Nadella has protected the amount of capex and billions that Microsoft has invested in OpenAI in exchange for its exclusive cloud provider and 49 percent of its subsidiary for profits.

“The partnership has been very beneficial for both parties, we have effectively sponsored the highest valued private companies today, we bet on them and their innovation five years ago and it has been a great success,” he said in a call with analysts. “We are in constant dialogue with them. . . push[ing] To make each other do more and capture the moment.

“I'm thrilled with their success and their need to deliver from Azure and our infrastructure,” added Chief Financial Officer Amy Hood. “It's important that we continue to invest capital to meet their demanding signaling and computing needs.”

Microsoft has publicly revealed for the first time that it has invested $13bn in OpenAI – a figure that rose to $13.75bn in its most recent fundraising – and gave the first indication of the big hit it has taken as a result.

Its loss from investments attributable to using the equity method – which includes a large minority stake in OpenAI – was $683mn for the quarter. Microsoft didn't disclose how much OpenAI was down, but the AI ​​start-up's annual losses are said to be more than $5 billion.

Executives predict that capex will continue to grow alongside the computing needs of OpenAI and other customers, which currently outstrip capacity.

While revenue from Azure and related cloud computing services rose 33 percent from a year ago, Hood said it would slow slightly to 31 percent to 32 percent in the second quarter, disappointing analysts.

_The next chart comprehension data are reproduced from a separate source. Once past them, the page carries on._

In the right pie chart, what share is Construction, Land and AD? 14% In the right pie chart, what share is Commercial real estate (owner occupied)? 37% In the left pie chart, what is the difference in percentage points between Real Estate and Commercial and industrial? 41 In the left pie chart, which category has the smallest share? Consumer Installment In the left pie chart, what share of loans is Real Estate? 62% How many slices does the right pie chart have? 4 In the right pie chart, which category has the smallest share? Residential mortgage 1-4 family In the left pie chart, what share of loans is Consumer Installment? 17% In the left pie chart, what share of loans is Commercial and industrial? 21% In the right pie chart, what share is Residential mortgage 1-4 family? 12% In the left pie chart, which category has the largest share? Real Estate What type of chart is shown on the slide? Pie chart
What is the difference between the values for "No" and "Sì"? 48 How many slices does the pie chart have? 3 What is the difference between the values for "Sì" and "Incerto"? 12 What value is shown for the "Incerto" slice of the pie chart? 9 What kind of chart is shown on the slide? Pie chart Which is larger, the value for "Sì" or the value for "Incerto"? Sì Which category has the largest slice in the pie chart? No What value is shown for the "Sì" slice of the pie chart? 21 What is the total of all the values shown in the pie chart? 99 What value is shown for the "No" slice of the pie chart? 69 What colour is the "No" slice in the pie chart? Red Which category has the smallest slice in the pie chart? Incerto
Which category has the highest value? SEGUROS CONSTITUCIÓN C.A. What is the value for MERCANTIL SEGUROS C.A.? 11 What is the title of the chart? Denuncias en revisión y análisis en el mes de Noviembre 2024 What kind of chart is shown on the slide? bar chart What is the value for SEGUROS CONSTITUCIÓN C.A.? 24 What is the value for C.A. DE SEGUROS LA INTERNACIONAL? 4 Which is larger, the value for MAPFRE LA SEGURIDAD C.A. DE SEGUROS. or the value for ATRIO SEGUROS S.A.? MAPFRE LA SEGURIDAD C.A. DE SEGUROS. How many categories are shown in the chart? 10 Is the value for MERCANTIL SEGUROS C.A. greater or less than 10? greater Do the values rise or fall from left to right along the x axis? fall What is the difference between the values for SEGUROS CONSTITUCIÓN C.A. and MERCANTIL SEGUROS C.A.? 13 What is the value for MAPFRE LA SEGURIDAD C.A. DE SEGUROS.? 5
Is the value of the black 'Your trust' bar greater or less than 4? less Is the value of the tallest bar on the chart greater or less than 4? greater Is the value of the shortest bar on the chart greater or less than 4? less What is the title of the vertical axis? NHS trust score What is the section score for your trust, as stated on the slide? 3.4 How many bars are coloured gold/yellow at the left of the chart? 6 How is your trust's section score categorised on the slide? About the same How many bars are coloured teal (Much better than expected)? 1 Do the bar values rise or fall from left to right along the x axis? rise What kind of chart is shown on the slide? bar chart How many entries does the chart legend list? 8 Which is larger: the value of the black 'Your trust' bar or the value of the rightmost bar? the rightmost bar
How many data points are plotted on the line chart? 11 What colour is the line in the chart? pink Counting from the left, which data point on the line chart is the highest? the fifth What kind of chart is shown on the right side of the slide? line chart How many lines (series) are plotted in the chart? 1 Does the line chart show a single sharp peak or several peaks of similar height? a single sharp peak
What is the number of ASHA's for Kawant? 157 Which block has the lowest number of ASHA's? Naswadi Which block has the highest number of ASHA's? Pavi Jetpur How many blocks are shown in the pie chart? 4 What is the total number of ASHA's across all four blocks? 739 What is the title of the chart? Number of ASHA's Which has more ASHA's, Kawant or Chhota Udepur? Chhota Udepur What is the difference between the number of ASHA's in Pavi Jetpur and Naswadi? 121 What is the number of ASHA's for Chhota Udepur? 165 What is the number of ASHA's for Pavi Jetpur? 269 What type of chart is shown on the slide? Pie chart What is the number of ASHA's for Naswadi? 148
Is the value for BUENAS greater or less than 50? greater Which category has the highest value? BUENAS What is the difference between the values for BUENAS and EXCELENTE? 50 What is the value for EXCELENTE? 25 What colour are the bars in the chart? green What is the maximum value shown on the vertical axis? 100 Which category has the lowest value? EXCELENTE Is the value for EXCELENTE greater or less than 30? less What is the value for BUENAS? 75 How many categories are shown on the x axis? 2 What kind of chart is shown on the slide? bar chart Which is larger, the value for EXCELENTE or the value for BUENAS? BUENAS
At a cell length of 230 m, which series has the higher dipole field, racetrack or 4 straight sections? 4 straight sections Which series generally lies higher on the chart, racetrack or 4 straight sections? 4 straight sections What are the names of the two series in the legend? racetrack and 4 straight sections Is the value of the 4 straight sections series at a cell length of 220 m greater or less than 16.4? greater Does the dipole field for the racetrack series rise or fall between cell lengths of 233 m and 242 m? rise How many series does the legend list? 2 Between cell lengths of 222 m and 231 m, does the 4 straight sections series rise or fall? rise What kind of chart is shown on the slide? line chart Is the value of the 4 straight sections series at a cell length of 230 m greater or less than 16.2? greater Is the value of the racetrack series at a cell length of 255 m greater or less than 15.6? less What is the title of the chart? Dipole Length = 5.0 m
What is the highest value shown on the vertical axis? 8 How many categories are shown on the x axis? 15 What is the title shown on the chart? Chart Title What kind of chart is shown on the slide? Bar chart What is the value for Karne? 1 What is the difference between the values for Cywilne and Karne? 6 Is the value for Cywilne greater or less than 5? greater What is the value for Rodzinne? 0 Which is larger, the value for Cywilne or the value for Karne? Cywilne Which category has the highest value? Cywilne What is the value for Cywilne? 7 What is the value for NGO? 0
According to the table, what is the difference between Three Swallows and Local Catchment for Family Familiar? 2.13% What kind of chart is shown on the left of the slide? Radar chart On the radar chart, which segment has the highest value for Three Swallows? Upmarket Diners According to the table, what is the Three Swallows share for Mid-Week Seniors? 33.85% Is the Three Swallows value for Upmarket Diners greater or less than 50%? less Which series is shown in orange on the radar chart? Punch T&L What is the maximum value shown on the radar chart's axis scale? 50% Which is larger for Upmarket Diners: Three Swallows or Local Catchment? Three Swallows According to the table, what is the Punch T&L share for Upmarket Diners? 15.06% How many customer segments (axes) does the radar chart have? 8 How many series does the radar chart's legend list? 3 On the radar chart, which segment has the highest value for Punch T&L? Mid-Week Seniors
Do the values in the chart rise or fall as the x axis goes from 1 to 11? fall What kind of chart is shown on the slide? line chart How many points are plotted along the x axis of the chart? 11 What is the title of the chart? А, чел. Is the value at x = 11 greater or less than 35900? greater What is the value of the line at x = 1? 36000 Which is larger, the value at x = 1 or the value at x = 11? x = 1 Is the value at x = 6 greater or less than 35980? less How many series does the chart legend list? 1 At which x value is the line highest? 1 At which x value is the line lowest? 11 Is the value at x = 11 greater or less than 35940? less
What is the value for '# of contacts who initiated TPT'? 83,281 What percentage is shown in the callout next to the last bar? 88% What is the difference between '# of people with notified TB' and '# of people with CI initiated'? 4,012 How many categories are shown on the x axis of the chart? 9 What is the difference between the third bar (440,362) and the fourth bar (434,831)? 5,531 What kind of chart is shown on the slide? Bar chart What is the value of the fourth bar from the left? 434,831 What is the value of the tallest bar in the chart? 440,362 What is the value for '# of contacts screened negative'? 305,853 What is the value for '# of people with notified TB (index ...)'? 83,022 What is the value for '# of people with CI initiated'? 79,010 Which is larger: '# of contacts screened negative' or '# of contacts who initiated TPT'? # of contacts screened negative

Microsoft has provided additional disclosures in an effort to begin monetizing AI. It said AI services accounted for 12 percentage points of Azure's quarterly growth, including customers running their custom models through Microsoft's data centers, paying for OpenAI's services through the Azure platform and using AI coding assistant GitHub Copilot.

Nadella said AI products are now on track to contribute $10 billion in annual revenue, which would make it “the fastest business in our history to reach this milestone.”

Microsoft is building its own in-house enterprise and consumer AI products — called Copilot and powered by the ChatGPT model — under Mustafa Suleiman, who poached it from the start-up Inflection. The company has invested $1.5 billion in Abu Dhabi AI group G42 as part of its international expansion.

While Microsoft's stock is up 16 percent year over year, other tech companies like Meta and Amazon are up 68 percent and 28 percent, respectively.

Shares of rival Google's parent Alphabet rose 2.9 percent on Tuesday, extending this year's gain to 26 percent, after posting similarly strong growth in its cloud business.